L‘engagement des citoyens et des patients dans la transformation des organisations et du système de santé est le thème de recherche qui l’anime actuellement. C’est un projet pour lequel elle vient d’obtenir un financement de 500 000 $ du MSSS, du FRSQ et du CRCHUM sur 5 ans (http://crchum.chumontreal.qc.ca/nouvelles/investissement-majeur-pour-la-recherche-en-evaluation-des-technologies-et-des-modalites-de).
Que ce soit pour interagir avec d’autres patients ayant une même problématique ou pour siéger sur des comités comme des comités d’amélioration de la qualité, la Dre Pomey est convaincue que l’implication des patients à tous les niveaux dans les organisations modifiera notre façon de concevoir et de donner des soins.
Entrevue avec Jean-Louis Denis, professeur titulaire au DGEPS
Jean-Louis Denis est revenu au DGEPS en janvier après un épisode de six ans à l’ÉNAP. C’est avec grand plaisir que nous le retrouvons.
Jean-Louis se dit aussi très heureux de revenir au département et de contribuer aux grands chantiers qui amèneront un vent de renouveau au DEGPS notamment, la reconfiguration des programmes et la facultarisation dans le cadre du développement de l’École de santé publique (EPSUM) ainsi que le renforcement du programme de doctorat dans le domaine des politiques et de la gestion de la santé.
Titulaire de la chaire de recherche du Canada sur la gouvernance et la transformation des organisations de santé (2010-2017), chercheur principal pour l’analyse des réformes dans les systèmes de santé au Canada (Subvention des IRSC 2015-2018), chercheur principal dans le projet Regards sur les modes de rémunération des médecins, Volet 1 Analyse comparative, nationale et internationale, des modes de rémunération des médecins et leurs effets sur la qualité et la continuité des soins (commissaire à la santé et au bien-être-FRQ-S, FRQ-SC) ainsi que co-chercheur dans plusieurs autres études pan-canadiennes, Jean-Louis est au cœur de tout ce qui pense en termes de nouvelles tendances dans les systèmes de santé.
Interrogé avec deux autres experts, Joanne Castonguay et Paul A. Lamarche, dans La Presse + du 13 janvier dernier sur les réformes mises en place par le ministre Gaétan Barrette, Jean-Louis Denis ne jette pas tout le blâme des ratées du système de santé sur le gouvernement actuel.
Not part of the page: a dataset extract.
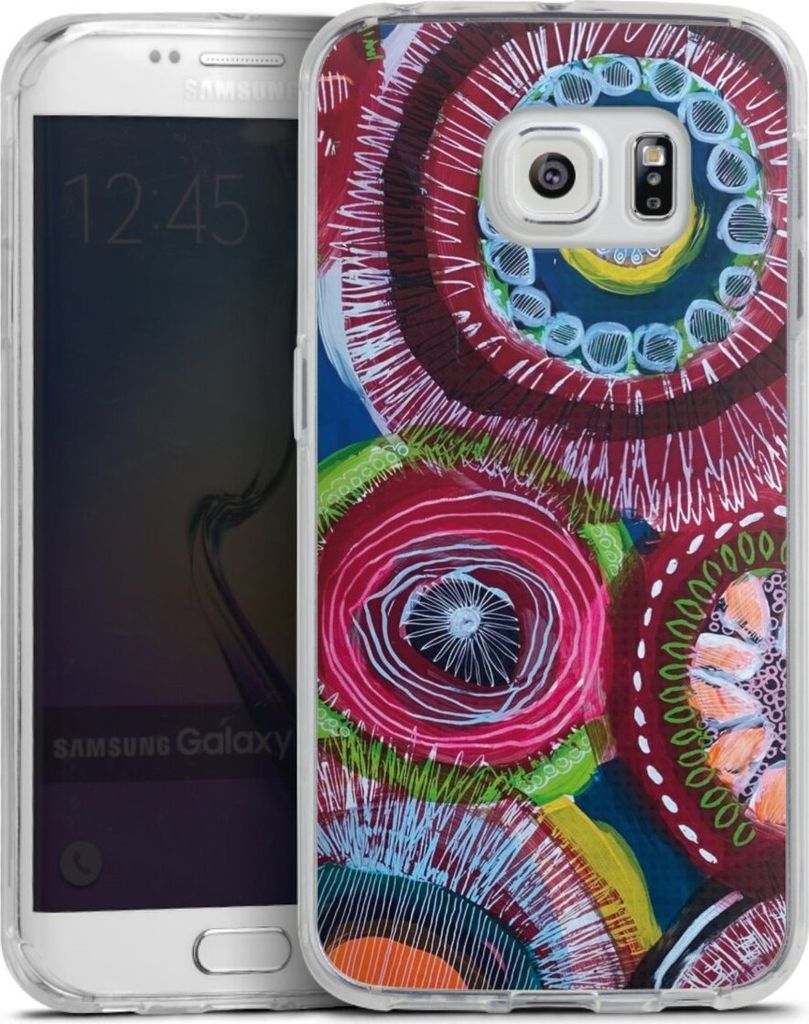 DeinDesign Handyhülle für Samsung Galaxy S6 Edge Silikon Hülle Case Smartphone Schutzhülle Farbe Malerei bunt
Ça dure depuis des années, on est habitués à accepter l’inacceptable dit-il. Ce qui manque selon lui, c’est la volonté politique de changer les choses, la vision d’un niveau de soins que l’on veut assurer à la population et non pas de s’en tenir à la norme du plus petit dénominateur. Le modèle de la première ligne et la question de son financement demeurent selon lui incontournables.
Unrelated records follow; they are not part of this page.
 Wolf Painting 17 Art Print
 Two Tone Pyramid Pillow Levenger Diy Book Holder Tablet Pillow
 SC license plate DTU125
Il n’est pas contre les grosses fusions engendrées par la Loi 10, car selon lui plusieurs grandes organisations internationales sont très performantes. Il questionne toutefois le rythme de ces réformes, la façon dont elles ont été faites ainsi que le niveau de centralisation qui en a découlé.
Enfin, ses recherches l’ont convaincu que changer le mode de rémunération des médecins ne règlera pas tous les maux de notre système de santé, mais revoir la régulation qui l’entoure pourra avoir des impacts positifs.